One of the main business of the bank is to provide Credit Card facility for the clients. However, Credit Card Fraud Cases does not seems to decrease along with the evolving of technologies these years. It has caused significant losses and negative impact to the clients as well as the bank. For clients, not every credit card fraud transactions have been realized on time or there are clients who do not aware of the fraud transactions occurred as the amount of the fraud transactions are too little to be realized. Hence these group of clients may not raise the discrepancies on time for the bank the to investigate and reimburse the losses. Most of the time if the bank's investigation outcome is a fraud transaction, the bank has to reimburse the clients and it causes the bank suffer losses.
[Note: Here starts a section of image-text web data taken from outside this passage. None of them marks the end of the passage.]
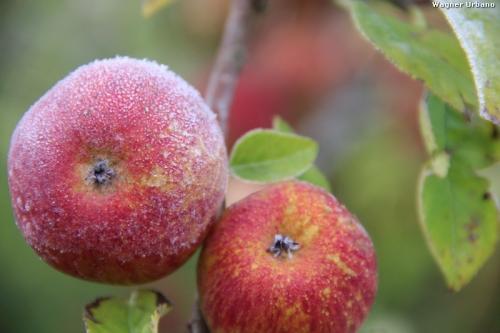 ブラジル産リンゴ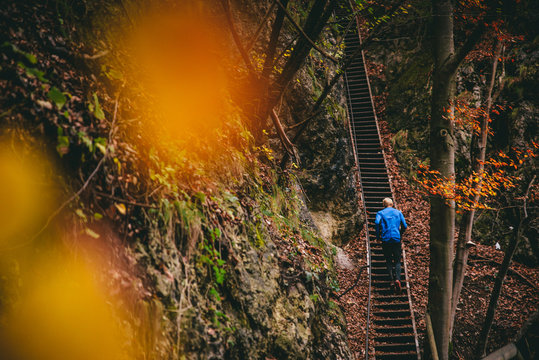 Athlete running on stairs in autumn forest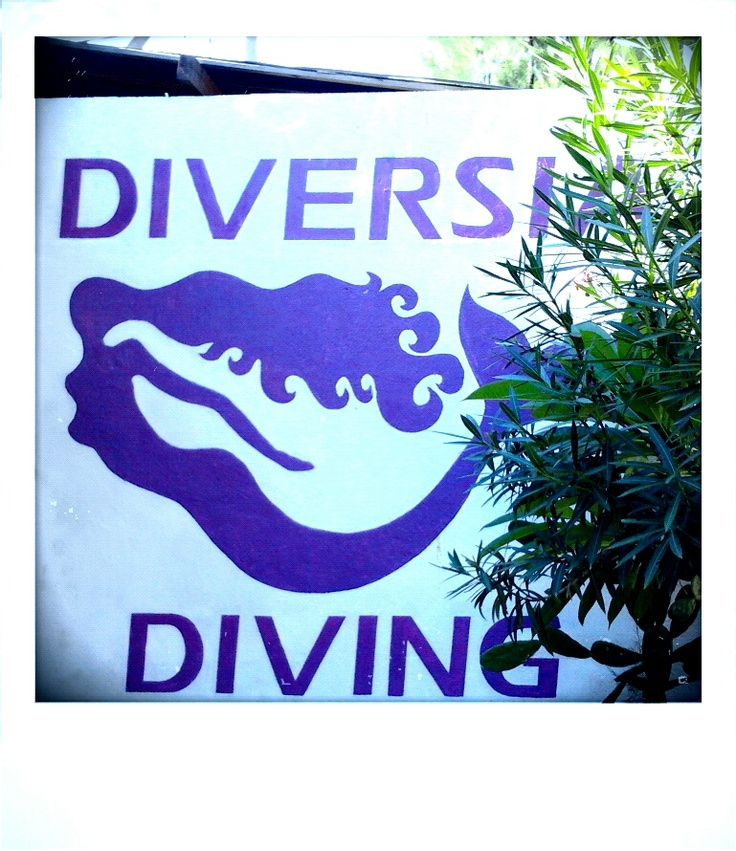 Logo wall-Diversia Diving Gili Trawangan Lombok Indonesia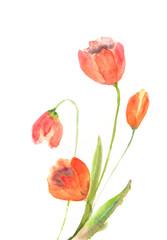 Beautiful tulip flowers, watercolor illustrator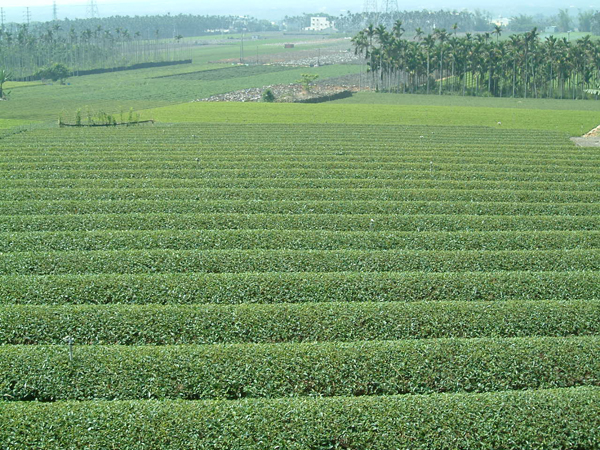 南投縣の茶畑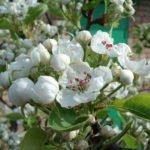 Цветы груши сорта Красавица Черненко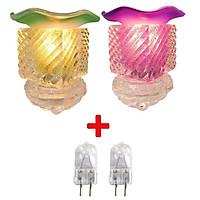Combo 2 Đèn xông tinh dầu thủy tinh vuông và 2 bóng đèn (Giao mầu ngẫu nhiên)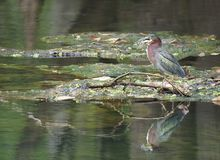 Green Heron Swallowing It`s Catch of a Large Blue Gill stock photos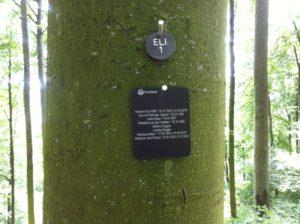 Baumbestattung Friedwald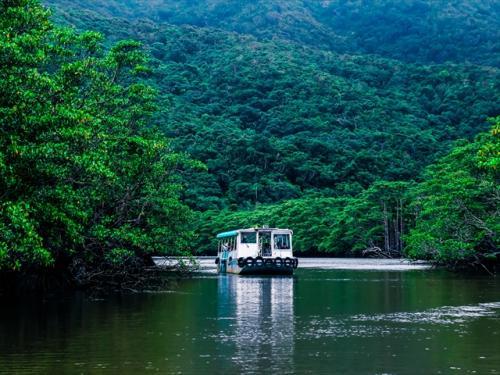手つかずの大自然が残る西表島でネイチャーツアー!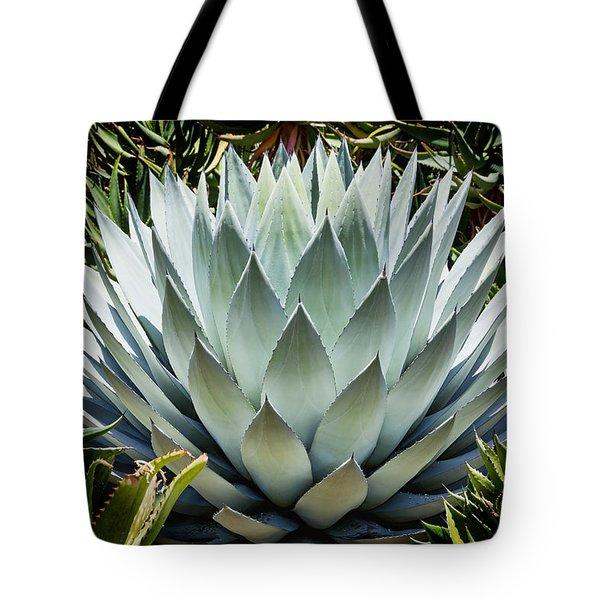 Mescal Tote Bag by Kelley King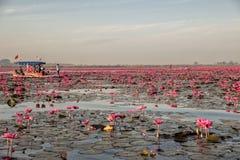 Lotus Lake rouge chez Han Kumphawapi dans Udonthani, Thaïlande images stock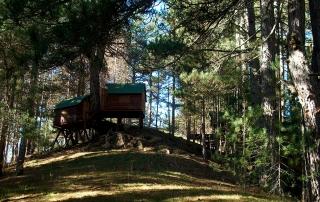 casette-nel-bosco-natura-Silavventura-Lorica-Sila-Lago-Arvo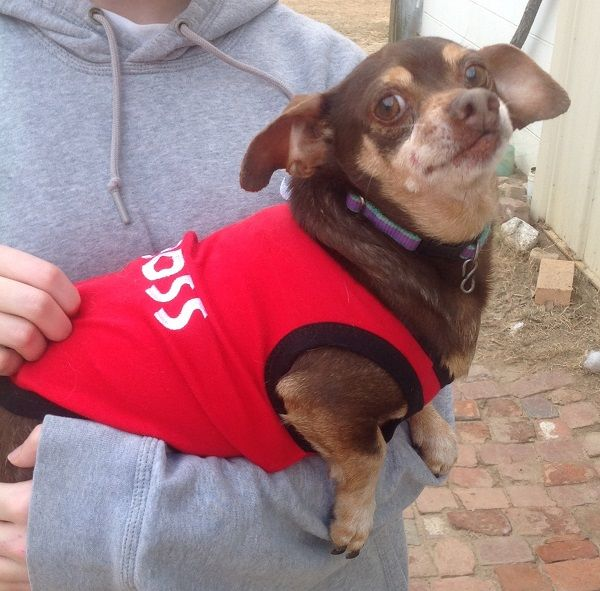 Chihuahua Dog For Adoption In West Columbia Sc Adn 756974 On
On top of that, clients may also lose confident on the bank's products and it will further causes the reputational loses to the bank.

With above, Risk and Compliance department has approached me who is a data scientist of the bank to build an effective __Fraud Detection Model__ which able to classify the fraud transactions accurately. I have been provided with 1.3m of training datasets and 550k testing datasets with transactions from duration 1st Jan 2019 - 31st Dec 2020. It covers credit cards of 1000 customers doing transactions with a pool of 800 merchants. I will also need to __identify the top predictors and features__ that used to detect the credit card fraud transactions.

By having the fraud detection model, the team will be able to identify the fraud transaction right immediately when it being detected. It will reduce the bank's losses incurred in credit card fraud transaction, gain the reputation on non-compromise security risk and clients will not be the victims of the fraud transactions.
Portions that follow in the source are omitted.